Scarlett, Starlet

From first sketch to printed pages: see how I created the illustrations for Scarlett, Starlet

 

This was the very first sketch I drew of Scarlett leaping. The scale changed and she looks better in colour, but the essence of Scarlett was there from the beginning.

This little parlourmaid was nearly there from the first sketch, too – she just needed to be polished up a bit.


This picture comes halfway through the book, when Scarlett finally gets to dance on a real stage instead of just for her adoring mum and dad. I really wanted to capture Scarlett’s enthusiasm. To me, this first scribbled drawing was just right – all flailing legs and arms. You can see Scarlett loves dancing and throws herself utterly into it, but perhaps isn't entirely technically polished. However the drawing couldn't go in the book as it was – it was tiny, too rough and smudged and the proportions were all wrong. I had to work from it to make a more finished illustration.

I lost a little of the movement in the final artwork, but it’s not too bad. Scarlett’s left arm was rather long in the pencil sketch and shortening it changed the dynamics, but I feel the diagonals in the picture inject movement and energy – the enthusiasm is still there.

These were the only traditional art materials I used in the book – a bottle of black Japanese ink and a black pencil crayon my kids were given in a colouring pack on a JAL flight. With the help of Photoshop, every line, colour and pattern came from from these two.

 

 

 

I made this pattern by dipping a ragged old brush in the Japanese ink, then twirling it on the paper. Once I’d turned the black ink red in Photoshop, it looked a little like red roses – perfect for the pattern on Scarlett’s pyjamas.

Once I’d finished the illustrations, the text need to be added to the pages. Here I am in the HarperCollins Sydney offices with book designer, Hazel Lam (she’s the one in the middle) and Publisher, Chren Byng. We are looking at where Hazel has placed the type.

 

Once the design was finalised, the pages and cover were proofed.
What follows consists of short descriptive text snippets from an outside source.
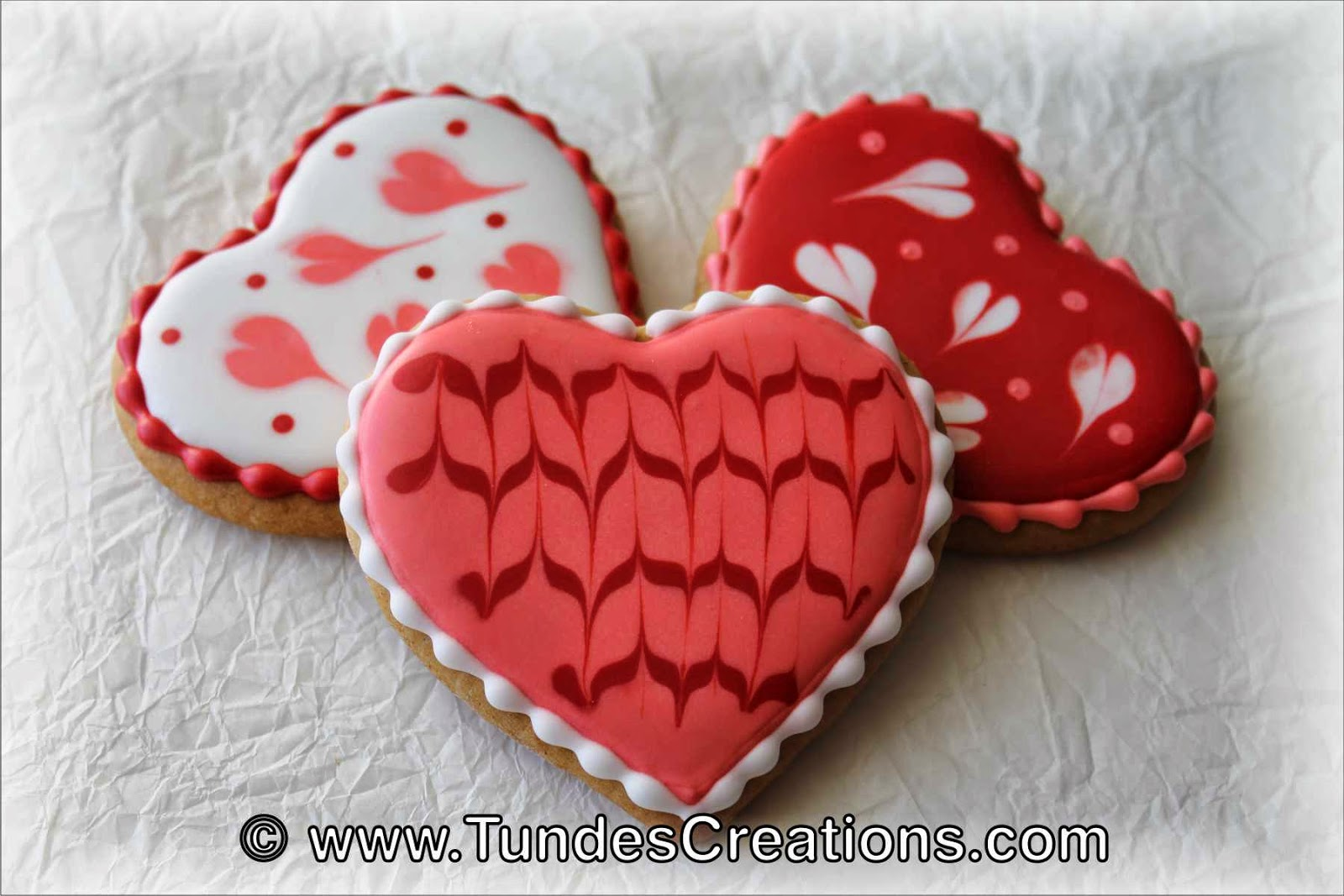 valentines cookies with wet on wet technique - Decorated Valentine Cookies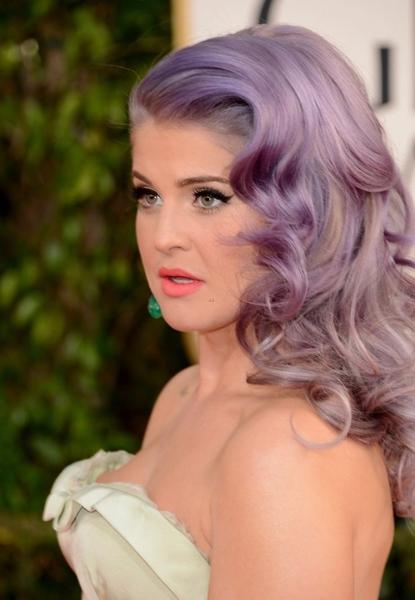 kelly-osbourne-pelo-gris-tendencia.2013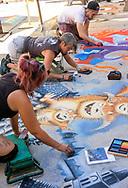6月18日,美国洛杉矶,艺术家们专注在作品工作。当日, 帕萨迪纳市举办了第二十五届粉笔画绘画艺术节,艺术家们使用超过25000支蜡笔粉笔,跪坐在人行道上,用手中的画笔展现他们的创造力。从古典到现代,从古怪到绚丽,不同的艺术风格让观众眼花缭乱。 。新华社发 (赵汉荣摄)<br /> Artists work on their pieces during the 25th annual Pasadena Chalk Festival in Los Angeles, the United States, June 18, 2017. Hundreds artists using more than 25,000 sticks of pastel chalk to create life-size murals on the city pavement.  (Xinhua/Zhao Hanrong)(Photo by Ringo Chiu)<br /> <br /> Usage Notes: This content is intended for editorial use only. For other uses, additional clearances may be required.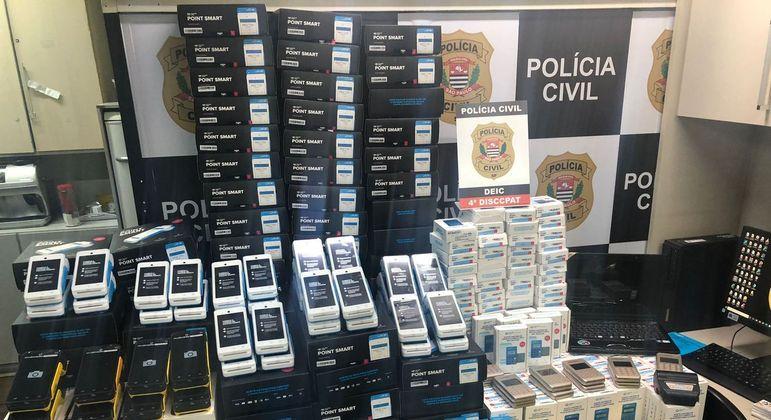 Polícia apreende mais de 400 máquinas utilizadas no mercado de estelionato na zona sul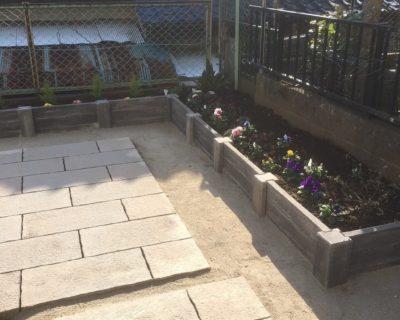 植栽との相性が良いナチュラルなアプローチと花壇|千葉県佐倉市にお住いのH様邸の新築外構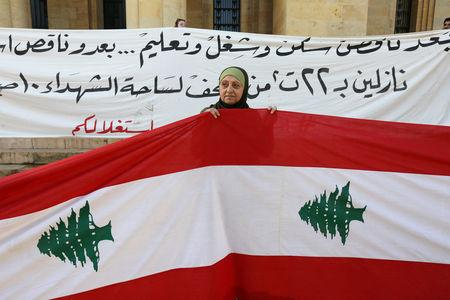 A woman holds a Lebanese flag during a protest in Beirut, Lebanon November 22, 2018. REUTERS/Aziz Taher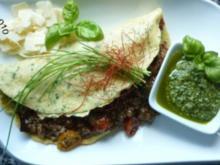 Schnittlauch-Cheddar-Pfannkuchen mit Gemüse-Hack-Pfanne gefüllt - Rezept
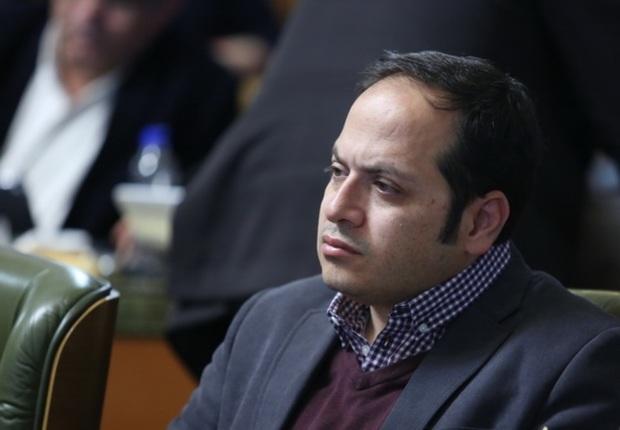 عضو شورای تهران:استفاده از ظروف یکبار مصرف در شورا ممنوع شود
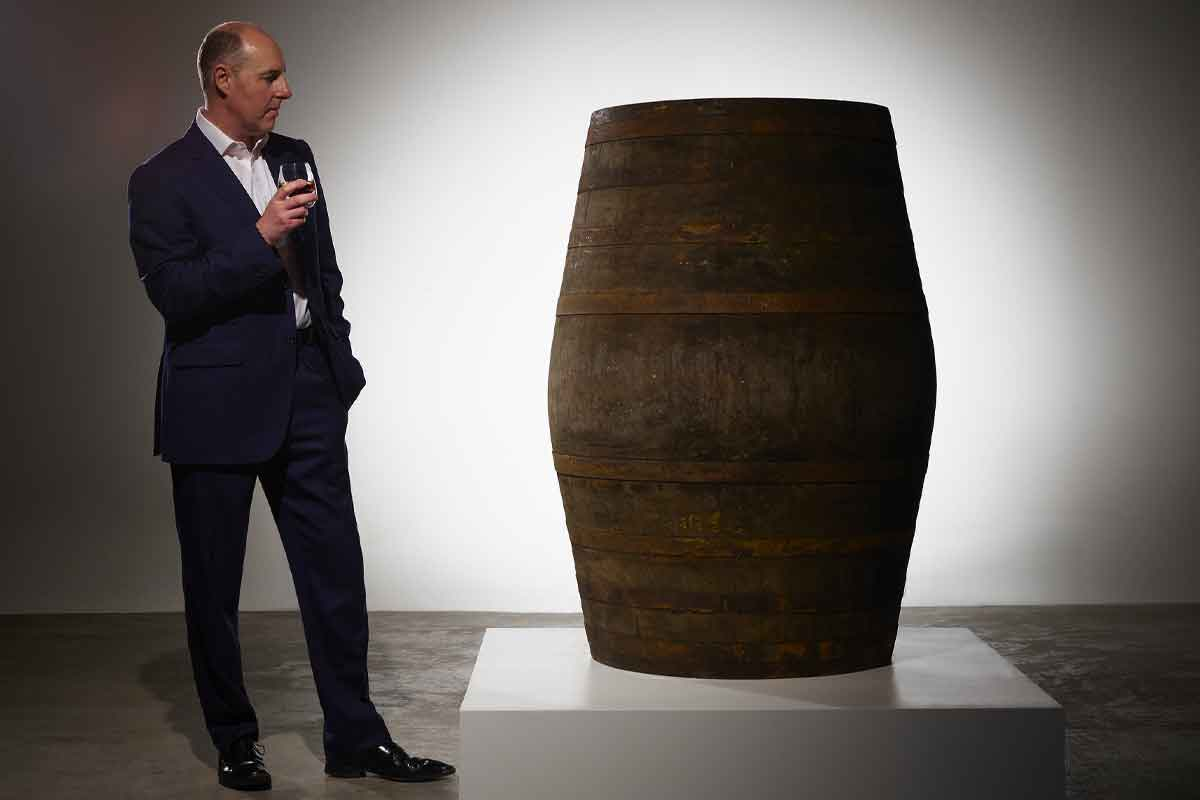 Dickel Bourbon: Director of Prestige at Gordon & MacPhail Whiskies Stephen Rankin and the 80-year cask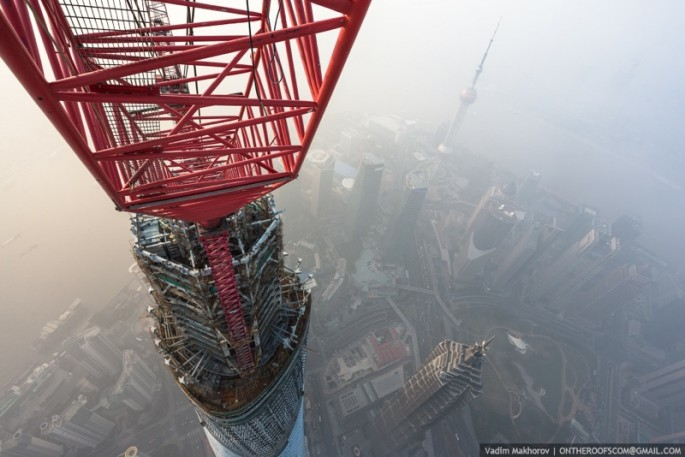 On-the-Roofs-Shanghai-Tower-04-685x457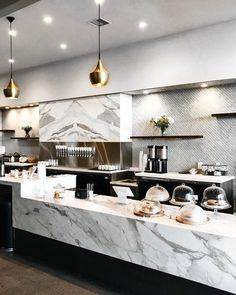restaurant interieur I love this marble bar for the rendering! Restaurant Counter, Cafe Counter, Hotel Restaurant, Restaurant Design, Patisserie Design, Bakery Design, Cafe Design, Food Design, Design Hotel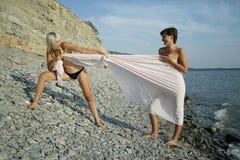 Twee meisjes spelen witn stof Royalty-vrije Stock Foto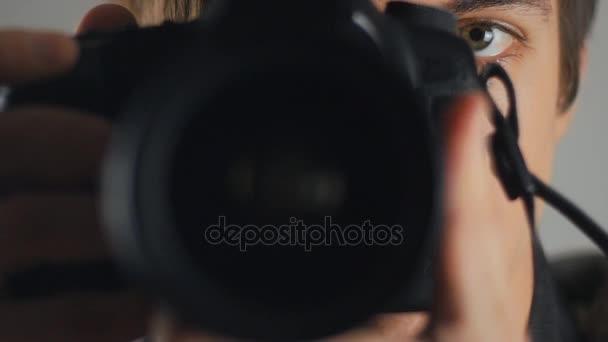 Nahaufnahme von Fotograf nimmt Bilder mit Dslr-Kamera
I checked the print proofs to check all the colours looked as I hoped. They did – phew!

 

The files were then sent to the printers, and at this stage the sales reps from HarperCollins got busy, travelling around the country and showing new books to booksellers. Here, sales rep Kathleen is showing an unbound BLAD (book layout and design – pre-publication sales material) for Scarlett, Starlet to staff at the Ellison Hawker Bookshop and the State Cinema Bookstore, in Hobart.